■ Aufgaben
A) Ab wann soll es die SPV-Dämpfer für das LSR-System laut dem Beitrag von Clemens im Forenthread zum LSD-Dämpfer in den USA geben?
B) Wiederhole wortgetreu den Teil des Forenthreads zum LSD-Dämpfer, der mit den Worten „das hab ich“ beginnt und mit „(29. Juli 2003)“ endet.
==== Vorliegender Text ====
# LSD mit neuem Dämpfer?



## Brägel (28. Juli 2003)

Ich hab so was gehört. Kommt ein eigens für das LSD entwickelter Dämpfer? Wenn ja, wann und von wem Manitou, DT?


----------



## scotty23 (28. Juli 2003)

Moin moin,

von Manitou solls doch jetzt einen Dämpfer mit SPV für 
CenturionLRS/Merida geben, bis dato sind die Hinterbauten
ja kompatibel Habe das in einer der letzten Bikezeitschriften gelesen.

Ciao
scotty23


----------



## MTB-News.de




----------



## Brägel (28. Juli 2003)

> _Original geschrieben von scotty23 _
> *Moin moin,
> 
> von Manitou solls doch jetzt einen Dämpfer mit SPV für
> ...



das hab ich auch gelesen. Unabhängig davon habe ich aber gehört, dass etwas in Entwicklung ist. Glaube bei DT-Swiss. War mir aber nicht mehr sicher wegen der Manitou-Meldung. Mal schauen, was uns Antonius der was-weiß-ich-wievielte zu berichten hat.


----------



## Clemens (29. Juli 2003)

Manitou wird, beginnend für den neuen Freerider von Merida (120mm hinten) SPV-Dämpfer für das LSR-System bringen. Gibts in den USA ab August.


----------
==== Vorliegende Zeilen ====
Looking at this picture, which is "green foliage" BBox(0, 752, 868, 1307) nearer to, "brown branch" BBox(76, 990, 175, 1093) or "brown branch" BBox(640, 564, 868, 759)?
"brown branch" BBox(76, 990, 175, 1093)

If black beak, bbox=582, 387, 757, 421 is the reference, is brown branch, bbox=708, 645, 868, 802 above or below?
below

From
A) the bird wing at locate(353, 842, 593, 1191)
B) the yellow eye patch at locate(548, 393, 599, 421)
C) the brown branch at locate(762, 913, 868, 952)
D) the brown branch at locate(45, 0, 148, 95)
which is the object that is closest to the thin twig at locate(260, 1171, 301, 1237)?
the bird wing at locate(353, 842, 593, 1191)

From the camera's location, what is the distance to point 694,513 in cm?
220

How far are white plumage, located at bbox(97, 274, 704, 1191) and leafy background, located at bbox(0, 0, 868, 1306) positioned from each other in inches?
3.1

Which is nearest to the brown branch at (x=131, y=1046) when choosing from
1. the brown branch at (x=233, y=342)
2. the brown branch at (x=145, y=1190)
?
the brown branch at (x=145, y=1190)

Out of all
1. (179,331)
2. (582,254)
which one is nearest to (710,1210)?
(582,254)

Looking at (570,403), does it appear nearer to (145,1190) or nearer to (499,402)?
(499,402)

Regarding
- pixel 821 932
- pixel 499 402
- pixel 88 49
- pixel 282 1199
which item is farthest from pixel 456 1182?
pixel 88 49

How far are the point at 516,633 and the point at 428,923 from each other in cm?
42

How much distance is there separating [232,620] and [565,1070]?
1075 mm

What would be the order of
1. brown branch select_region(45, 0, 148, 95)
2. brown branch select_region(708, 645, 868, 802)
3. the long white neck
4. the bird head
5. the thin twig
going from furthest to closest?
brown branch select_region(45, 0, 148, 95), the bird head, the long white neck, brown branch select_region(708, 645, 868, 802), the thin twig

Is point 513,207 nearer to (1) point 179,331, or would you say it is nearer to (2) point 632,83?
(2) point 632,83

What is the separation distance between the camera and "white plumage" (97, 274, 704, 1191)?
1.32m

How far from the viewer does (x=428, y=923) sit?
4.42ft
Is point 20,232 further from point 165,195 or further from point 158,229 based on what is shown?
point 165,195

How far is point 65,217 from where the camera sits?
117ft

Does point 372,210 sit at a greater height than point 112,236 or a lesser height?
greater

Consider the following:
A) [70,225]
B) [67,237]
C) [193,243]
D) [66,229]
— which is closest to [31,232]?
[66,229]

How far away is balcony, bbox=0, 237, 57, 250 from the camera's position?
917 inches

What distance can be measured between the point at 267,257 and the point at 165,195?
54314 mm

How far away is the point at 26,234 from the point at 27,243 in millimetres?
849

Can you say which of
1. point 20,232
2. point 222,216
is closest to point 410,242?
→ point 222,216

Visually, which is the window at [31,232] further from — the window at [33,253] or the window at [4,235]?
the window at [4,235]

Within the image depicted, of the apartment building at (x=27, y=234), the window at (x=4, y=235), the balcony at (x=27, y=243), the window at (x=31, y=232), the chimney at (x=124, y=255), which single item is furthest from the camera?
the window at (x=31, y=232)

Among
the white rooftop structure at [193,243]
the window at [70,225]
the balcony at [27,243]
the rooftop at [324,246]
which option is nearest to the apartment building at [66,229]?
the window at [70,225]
====
■ Lösungen
A) Ab August.

B)
das hab ich auch gelesen. Unabhängig davon habe ich aber gehört, dass etwas in Entwicklung ist. Glaube bei DT-Swiss. War mir aber nicht mehr sicher wegen der Manitou-Meldung. Mal schauen, was uns Antonius der was-weiß-ich-wievielte zu berichten hat.


----------



## Clemens (29. Juli 2003)